## [EXTRAIT FOURNI]
BIG NOISE CAMPAIGN 2013
CARNET DE ROUTE N° 1 :
Afi de Koumoundè ou la traversée vers le Gabon
par ABI Samir
Une fois n’est pas coutume, cette histoire commence loin de Lomé, dans les montagnes du Nord Togo, où la caravane de la Big Noise Campaign 2013 a séjourné le week-end passé. Cette région, pour ceux qui ne l’ont jamais visitée, est difficilement descriptible. Toutes aussi belles que singulières, les montagnes qui s’y étendent à perte de vue, vous renvoient, de par leurs proportions, l’image de la fragilité de l’espèce humaine face à la nature qui l’entoure. Une fois dépassée l’impressionnante faille d’Alédjo, vous tombez sur un petit village appelé Koumondè. Afi, l’héroïne de ces lignes, vient de ce village, perdu dans les montagnes, où la vie s’écoule entre les journées aux champs et les soirées autour du feu, animées, de temps à autre, par les quelques rares griots qui y survivent encore.

## [CONSIGNE DONNÉE 1]
Selon le carnet de route, où la caravane de la Big Noise Campaign 2013 a-t-elle séjourné le week-end passé ?
## [CONSIGNE DONNÉE 2]
Relevez tous les noms de lieux cités dans le paragraphe du carnet de route qui commence par « Une fois n’est pas coutume ».
## [CONSIGNE DONNÉE 3]
Prolongez le carnet de route consacré à Afi à partir de sa dernière phrase.

[Données de relations spatiales]
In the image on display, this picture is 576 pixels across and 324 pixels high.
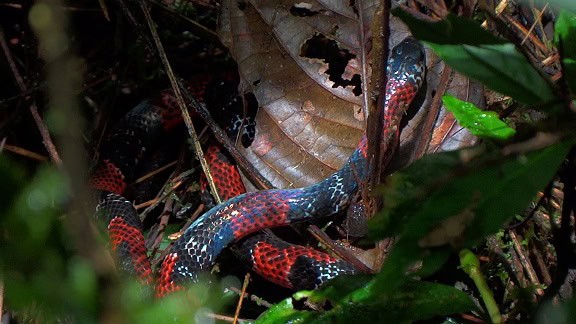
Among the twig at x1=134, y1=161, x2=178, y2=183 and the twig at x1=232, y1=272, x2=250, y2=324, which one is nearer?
the twig at x1=232, y1=272, x2=250, y2=324

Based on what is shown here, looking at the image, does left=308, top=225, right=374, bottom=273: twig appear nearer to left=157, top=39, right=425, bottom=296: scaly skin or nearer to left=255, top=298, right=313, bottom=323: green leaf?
left=157, top=39, right=425, bottom=296: scaly skin

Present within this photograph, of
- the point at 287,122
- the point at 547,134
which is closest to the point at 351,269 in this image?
the point at 287,122

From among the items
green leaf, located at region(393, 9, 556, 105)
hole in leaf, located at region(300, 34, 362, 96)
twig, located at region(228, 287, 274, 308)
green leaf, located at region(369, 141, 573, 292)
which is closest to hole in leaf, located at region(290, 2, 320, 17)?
hole in leaf, located at region(300, 34, 362, 96)

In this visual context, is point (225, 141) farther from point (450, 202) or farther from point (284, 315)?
point (450, 202)

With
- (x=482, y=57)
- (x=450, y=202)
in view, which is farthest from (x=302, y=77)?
(x=450, y=202)

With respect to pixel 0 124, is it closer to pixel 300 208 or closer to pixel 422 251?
pixel 300 208

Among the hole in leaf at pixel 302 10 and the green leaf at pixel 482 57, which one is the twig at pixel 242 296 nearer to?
the hole in leaf at pixel 302 10

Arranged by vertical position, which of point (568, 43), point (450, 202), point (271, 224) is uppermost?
point (568, 43)
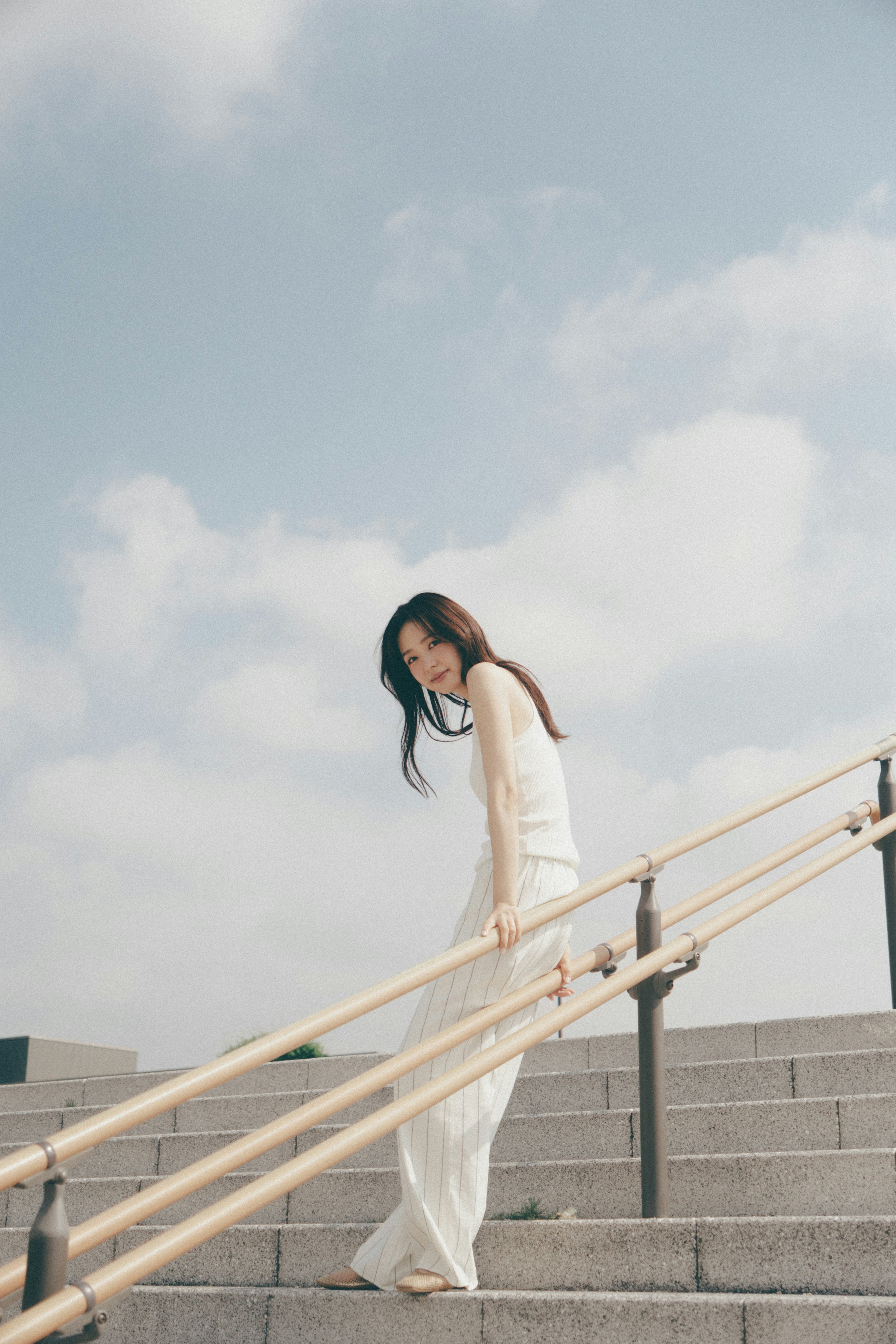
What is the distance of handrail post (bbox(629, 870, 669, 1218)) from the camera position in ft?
10.4

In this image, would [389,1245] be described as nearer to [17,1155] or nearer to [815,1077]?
[17,1155]

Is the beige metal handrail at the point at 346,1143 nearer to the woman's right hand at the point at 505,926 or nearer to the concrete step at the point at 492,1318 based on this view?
the woman's right hand at the point at 505,926

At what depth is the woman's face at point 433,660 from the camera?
341cm

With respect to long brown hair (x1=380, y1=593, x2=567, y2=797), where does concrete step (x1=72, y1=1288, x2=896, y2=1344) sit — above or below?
below

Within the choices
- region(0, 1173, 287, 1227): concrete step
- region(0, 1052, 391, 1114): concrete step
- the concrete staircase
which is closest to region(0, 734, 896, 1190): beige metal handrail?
the concrete staircase

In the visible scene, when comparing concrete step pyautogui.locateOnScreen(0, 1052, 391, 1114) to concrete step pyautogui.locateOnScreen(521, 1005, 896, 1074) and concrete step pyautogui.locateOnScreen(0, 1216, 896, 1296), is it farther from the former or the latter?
concrete step pyautogui.locateOnScreen(0, 1216, 896, 1296)

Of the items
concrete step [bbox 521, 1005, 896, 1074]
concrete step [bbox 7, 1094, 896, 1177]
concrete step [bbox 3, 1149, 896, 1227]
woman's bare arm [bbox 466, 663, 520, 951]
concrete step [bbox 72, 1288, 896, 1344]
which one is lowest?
concrete step [bbox 72, 1288, 896, 1344]

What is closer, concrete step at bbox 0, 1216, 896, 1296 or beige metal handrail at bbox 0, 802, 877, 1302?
beige metal handrail at bbox 0, 802, 877, 1302

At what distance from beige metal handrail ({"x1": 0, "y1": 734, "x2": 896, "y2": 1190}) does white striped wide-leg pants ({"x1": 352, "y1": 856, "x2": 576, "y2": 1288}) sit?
0.12m

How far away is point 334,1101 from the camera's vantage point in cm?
256

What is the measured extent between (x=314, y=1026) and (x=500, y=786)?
0.85m

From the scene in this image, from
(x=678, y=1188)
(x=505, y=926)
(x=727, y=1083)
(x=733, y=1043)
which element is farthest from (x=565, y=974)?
(x=733, y=1043)

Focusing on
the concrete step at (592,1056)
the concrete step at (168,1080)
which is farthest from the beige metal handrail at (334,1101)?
the concrete step at (168,1080)

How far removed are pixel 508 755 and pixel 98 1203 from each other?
275cm
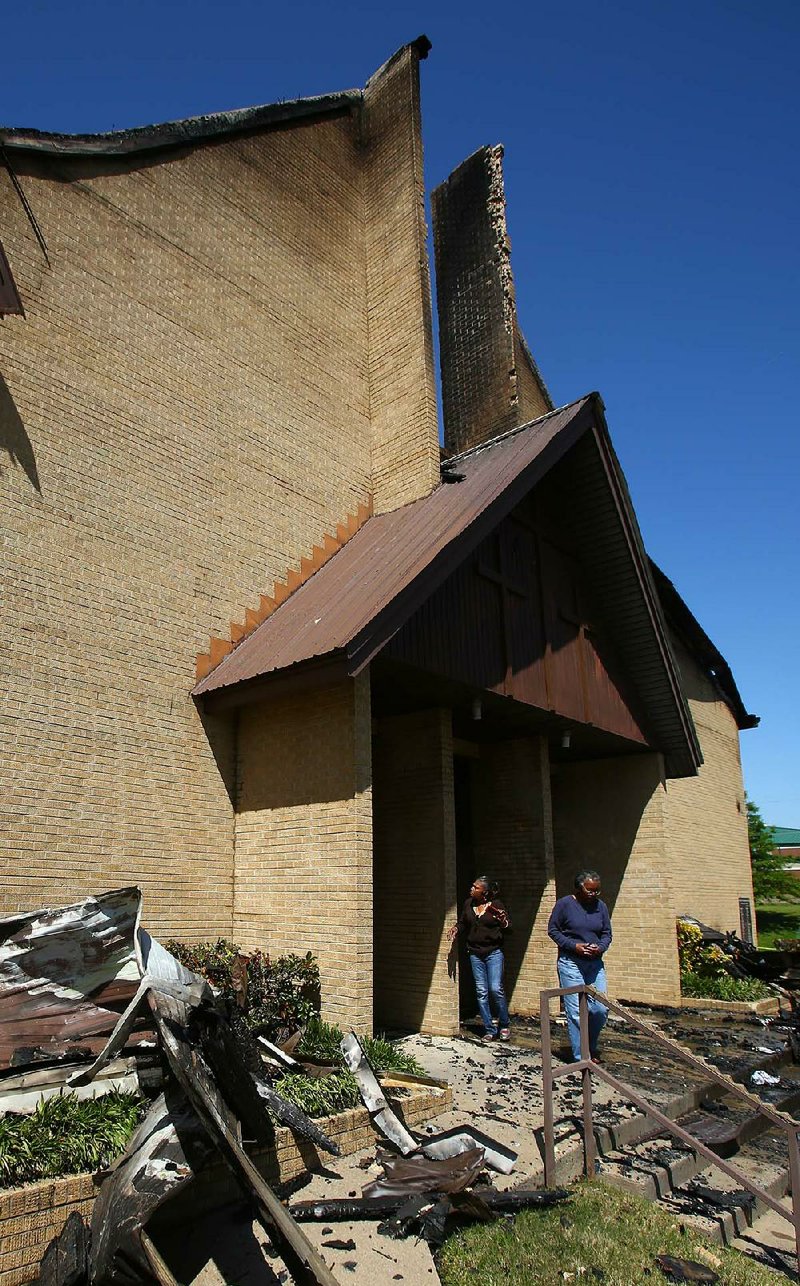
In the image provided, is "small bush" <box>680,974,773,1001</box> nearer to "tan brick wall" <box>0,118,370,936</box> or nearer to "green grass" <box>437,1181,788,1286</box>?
"tan brick wall" <box>0,118,370,936</box>

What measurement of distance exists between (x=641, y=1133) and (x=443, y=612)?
4952 mm

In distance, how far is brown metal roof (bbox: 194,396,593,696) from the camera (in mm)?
7730

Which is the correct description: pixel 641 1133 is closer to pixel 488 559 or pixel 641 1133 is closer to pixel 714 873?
pixel 488 559

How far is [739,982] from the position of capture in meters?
13.0

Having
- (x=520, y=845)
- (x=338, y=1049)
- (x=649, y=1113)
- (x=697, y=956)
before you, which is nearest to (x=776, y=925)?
(x=697, y=956)

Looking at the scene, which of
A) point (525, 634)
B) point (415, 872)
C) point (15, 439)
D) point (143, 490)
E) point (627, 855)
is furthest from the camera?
point (627, 855)

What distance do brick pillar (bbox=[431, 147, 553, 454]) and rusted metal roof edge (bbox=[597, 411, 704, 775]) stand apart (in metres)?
5.22

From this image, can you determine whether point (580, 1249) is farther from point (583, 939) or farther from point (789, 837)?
point (789, 837)

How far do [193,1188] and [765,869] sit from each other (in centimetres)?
2666

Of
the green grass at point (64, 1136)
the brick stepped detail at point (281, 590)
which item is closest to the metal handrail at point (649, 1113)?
the green grass at point (64, 1136)

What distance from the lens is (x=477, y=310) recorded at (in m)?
16.8

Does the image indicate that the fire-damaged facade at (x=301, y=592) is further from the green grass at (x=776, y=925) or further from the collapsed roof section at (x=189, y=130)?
the green grass at (x=776, y=925)

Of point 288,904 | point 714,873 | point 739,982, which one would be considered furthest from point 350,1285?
point 714,873

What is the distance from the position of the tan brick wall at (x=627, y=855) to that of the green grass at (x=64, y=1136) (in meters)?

## [RÉPONSE OBTENUE 1]
Dans les montagnes du Nord Togo.

## [RÉPONSE OBTENUE 2]
Lomé, le Nord Togo, Alédjo, Koumondè

## [RÉPONSE OBTENUE 3]
La vie d’Afi bascule à cause d’une grossesse non désirée alors qu’elle est encore élève au collège. Un accident, comme ils disent dans la région. Elle se retrouve à 16 ans, seule, avec un enfant à nourrir, et sans ressources. Malgré de multiples travaux champêtres, les difficultés de survie dans la région l’incitent à suivre la route de l’exil. Destination : le Gabon. Elle a été charmée par quelques femmes de la région qui proposent aux filles de les conduire dans l’eldorado gabonais, par avion, tous frais payés, Afi laisse son enfant encore nourrisson à la charge de sa vieille mère, et rejoint la colonne des autres candidates à l’émigration, presque toutes de l’ethnie Kotocoli. Arrivées à Sokodé, elles rejoignent d’autres recrues, venues du Mali, du Sénégal, et de Côte d’ivoire, toutes en quête de travail au Gabon.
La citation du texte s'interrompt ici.